5. Bisphosphonates 5. Development and market situation
- First generation bisphosphonates: etidronate
- Second-generation bisphosphonates: sodium clodronate, pamidronate, and tiludronate
- The latest generation of bisphosphonates: alendronate, neridronate, sodium opadronate, risedronate, and ibandronate, zoledronate.
6. Bisphosphonates 6. Adverse reactions
- The State Food and Drug Administration issued a warning on April 15, 2011 that bisphosphonate drugs may cause serious adverse reactions such as jaw necrosis, esophageal cancer, and renal failure. The medical staff, the public and pharmaceutical manufacturers are reminded to pay attention to the safety of bisphosphonate drugs and be alert to related risks.

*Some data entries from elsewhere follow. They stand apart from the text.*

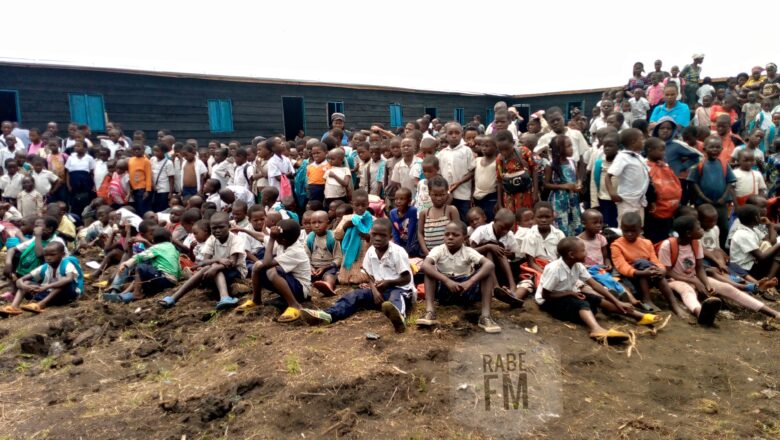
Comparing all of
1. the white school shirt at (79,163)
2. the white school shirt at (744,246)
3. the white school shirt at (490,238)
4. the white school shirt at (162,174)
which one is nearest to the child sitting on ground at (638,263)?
the white school shirt at (490,238)

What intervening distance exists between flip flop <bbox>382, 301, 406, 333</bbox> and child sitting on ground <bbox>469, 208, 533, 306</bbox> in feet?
3.49

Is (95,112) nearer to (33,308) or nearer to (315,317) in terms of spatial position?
(33,308)

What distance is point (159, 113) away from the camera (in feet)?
44.7

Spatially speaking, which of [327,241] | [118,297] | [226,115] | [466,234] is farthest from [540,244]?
[226,115]

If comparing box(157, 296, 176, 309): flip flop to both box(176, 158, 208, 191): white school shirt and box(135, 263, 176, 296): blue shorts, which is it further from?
box(176, 158, 208, 191): white school shirt

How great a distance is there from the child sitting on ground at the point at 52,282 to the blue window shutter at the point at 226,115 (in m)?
8.94

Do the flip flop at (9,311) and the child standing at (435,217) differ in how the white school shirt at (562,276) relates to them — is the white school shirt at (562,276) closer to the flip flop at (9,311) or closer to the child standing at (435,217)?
the child standing at (435,217)

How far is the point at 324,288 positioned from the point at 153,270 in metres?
2.12

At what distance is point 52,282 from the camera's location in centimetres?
627

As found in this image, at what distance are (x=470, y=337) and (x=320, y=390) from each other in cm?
138

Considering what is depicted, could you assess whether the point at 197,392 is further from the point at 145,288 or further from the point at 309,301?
the point at 145,288

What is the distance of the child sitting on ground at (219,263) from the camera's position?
5859mm

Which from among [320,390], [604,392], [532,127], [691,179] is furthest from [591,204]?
[320,390]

- It is understood that bisphosphonate drugs treat osteoporosis, malignant tumor bone metastases and hypercalcemia. Since 2005, the drug regulatory agencies of the United States, Britain, Canada and other countries have successively released safety information of bisphosphonate drugs, saying that some patients have symptoms such as jaw necrosis, severe musculoskeletal pain, esophageal cancer and renal failure after taking the drug. And it is recommended to modify the relevant drug instructions.
- Recently, the National Center for Adverse Drug Reaction Monitoring reported the serious adverse reactions of bisphosphonate drugs in the latest issue of "Adverse Drug Reaction Information Bulletin", which mainly included fever, vomiting, rash, diarrhea, dizziness, abdominal pain, musculoskeletal pain , Headache, allergic reaction, chest pain, flu-like symptoms, ulcerative stomatitis, hypocalcemia, palpitations, anorexia, indigestion, edema, eye symptoms, etc. As of the end of February, the center had received 1,072 reports of related adverse reactions. Among them, 191 cases of skeletal muscle damage, 53 cases of esophageal damage, 20 cases of renal function damage, and 3 cases of mandibular damage.

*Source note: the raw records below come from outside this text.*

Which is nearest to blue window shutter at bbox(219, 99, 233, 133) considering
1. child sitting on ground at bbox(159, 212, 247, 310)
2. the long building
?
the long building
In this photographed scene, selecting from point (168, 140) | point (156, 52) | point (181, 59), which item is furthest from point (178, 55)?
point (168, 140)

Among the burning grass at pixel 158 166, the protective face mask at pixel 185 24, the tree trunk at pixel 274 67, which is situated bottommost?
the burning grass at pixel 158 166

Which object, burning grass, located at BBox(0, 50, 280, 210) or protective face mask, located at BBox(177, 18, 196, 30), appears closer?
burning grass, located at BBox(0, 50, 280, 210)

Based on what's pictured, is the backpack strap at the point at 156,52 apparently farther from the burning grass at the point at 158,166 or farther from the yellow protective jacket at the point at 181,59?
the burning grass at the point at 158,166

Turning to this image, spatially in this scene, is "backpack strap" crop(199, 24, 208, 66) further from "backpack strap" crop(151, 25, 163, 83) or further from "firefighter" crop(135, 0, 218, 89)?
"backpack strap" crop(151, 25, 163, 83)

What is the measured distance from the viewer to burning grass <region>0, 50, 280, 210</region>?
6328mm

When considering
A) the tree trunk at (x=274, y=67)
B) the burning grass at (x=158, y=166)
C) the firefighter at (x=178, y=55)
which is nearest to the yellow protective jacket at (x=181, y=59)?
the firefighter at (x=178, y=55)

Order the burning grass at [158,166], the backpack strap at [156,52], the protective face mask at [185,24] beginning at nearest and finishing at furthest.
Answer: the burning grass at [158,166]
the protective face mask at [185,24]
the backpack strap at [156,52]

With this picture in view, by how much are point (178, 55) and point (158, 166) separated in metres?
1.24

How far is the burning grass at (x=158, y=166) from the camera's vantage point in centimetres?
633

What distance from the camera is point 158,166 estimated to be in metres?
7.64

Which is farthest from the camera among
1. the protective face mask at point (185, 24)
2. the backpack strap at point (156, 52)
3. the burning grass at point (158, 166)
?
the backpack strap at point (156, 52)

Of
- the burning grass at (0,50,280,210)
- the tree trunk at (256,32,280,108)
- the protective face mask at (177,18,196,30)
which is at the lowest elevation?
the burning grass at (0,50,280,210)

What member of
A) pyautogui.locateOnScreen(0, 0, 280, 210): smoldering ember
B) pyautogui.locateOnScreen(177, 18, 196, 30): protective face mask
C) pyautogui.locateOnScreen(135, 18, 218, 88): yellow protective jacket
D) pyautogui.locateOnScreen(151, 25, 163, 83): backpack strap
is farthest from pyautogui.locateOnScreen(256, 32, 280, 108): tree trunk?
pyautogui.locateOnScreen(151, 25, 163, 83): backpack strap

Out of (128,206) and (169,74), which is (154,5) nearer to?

- The State Food and Drug Administration recommends that clinicians should closely monitor the health status of patients when using bisphosphonate drugs, adjust treatment plans for different conditions, and avoid or reduce the occurrence of adverse consequences. At the same time, it is recommended that manufacturers improve product specifications in a timely manner; inform drug safety information in detail; actively monitor and collect information on adverse reactions of varieties, and formulate a classified risk management plan to maximize the safety of medication for patients.